Ogdensburg City Council votes to spend $20,000 more on outside accounting services
BY JIMMY LAWTON
North Country This Week
OGDENSBURG – Ogdensburg City Council voted to spend an additional $20,000 on accounting services to Gray and Gray Monday.
The firm was hired by the city manager to assist with budget preparations and perform an audit of the city’s finances to better assess the city’s true financial situation.At a recent budget workshop City Manager Stephen Jellie announced he will not seek to fill the city comptroller position and would instead seek to outsource much of the city’s financial work instead.
At that meeting, he estimated the services to cost the city around $4,000 monthly.
A price of $5,000 had been set for the budget work, but on Monday Jellie proposed spending an additional $20,000.

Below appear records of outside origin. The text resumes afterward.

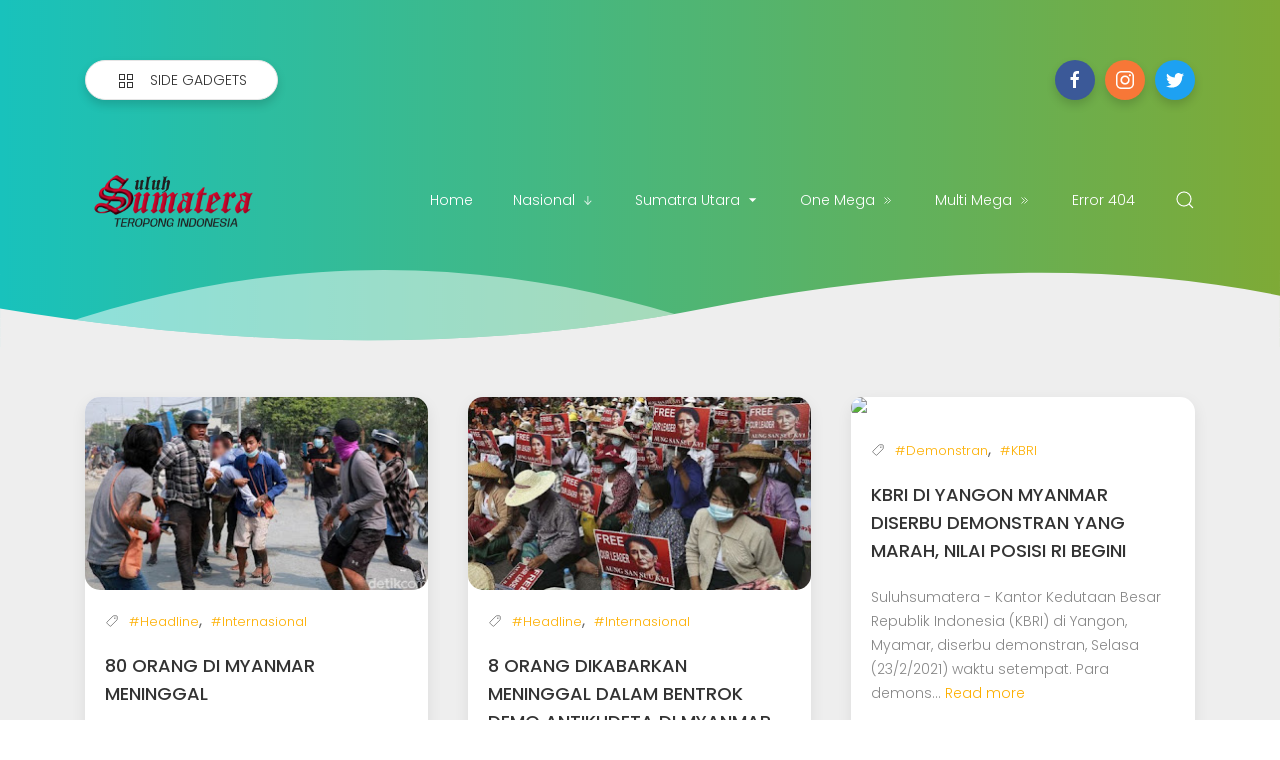

--- FILE ---
content_type: text/html; charset=utf-8
request_url: https://www.google.com/recaptcha/api2/aframe
body_size: 267
content:
<!DOCTYPE HTML><html><head><meta http-equiv="content-type" content="text/html; charset=UTF-8"></head><body><script nonce="D98NLLiVHiR92tsPTd9kMA">/** Anti-fraud and anti-abuse applications only. See google.com/recaptcha */ try{var clients={'sodar':'https://pagead2.googlesyndication.com/pagead/sodar?'};window.addEventListener("message",function(a){try{if(a.source===window.parent){var b=JSON.parse(a.data);var c=clients[b['id']];if(c){var d=document.createElement('img');d.src=c+b['params']+'&rc='+(localStorage.getItem("rc::a")?sessionStorage.getItem("rc::b"):"");window.document.body.appendChild(d);sessionStorage.setItem("rc::e",parseInt(sessionStorage.getItem("rc::e")||0)+1);localStorage.setItem("rc::h",'1769830949426');}}}catch(b){}});window.parent.postMessage("_grecaptcha_ready", "*");}catch(b){}</script></body></html>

He said the funding would come from the remaining unexpended budget line left over from the surprise retirement of Comptroller Tim Johnson this year.
Exactly how the funding would be used was not discussed but the resolution authorized the city manager to “continue utilizing the services of Gray and Gray Certified Public Accountants, P.C. at an expense not to exceed $20,000.
At the recent budget workshop Councilor Nichole Kennedy asked if the firm used to replace the city comptroller would be selected through a request for proposal process.
Jellie said it would, however no RFP was issued for the work performed by Gray and Gray.
The hiring of an accounting firm drew some criticism from the public.
Scott McRoberts, who has regularly asserted his displeasure with the city council majority and manager asked if the city manager had the proper credentials outlined in the city charter. He also questioned when the city manager would move into the city, another requirement of the city charter.
“Prior to appointment, the person shall be qualified by at least one year's special training in public administration and finance, and by at least three years' experience in a responsible executive position in governmental administration, or by any equivalent training or combination of experience and training sufficient to indicate capacity for effective governmental administration.
“The person need not be a resident of the City or state at the time of the appointment but must reside within the City while in office,” the charter says.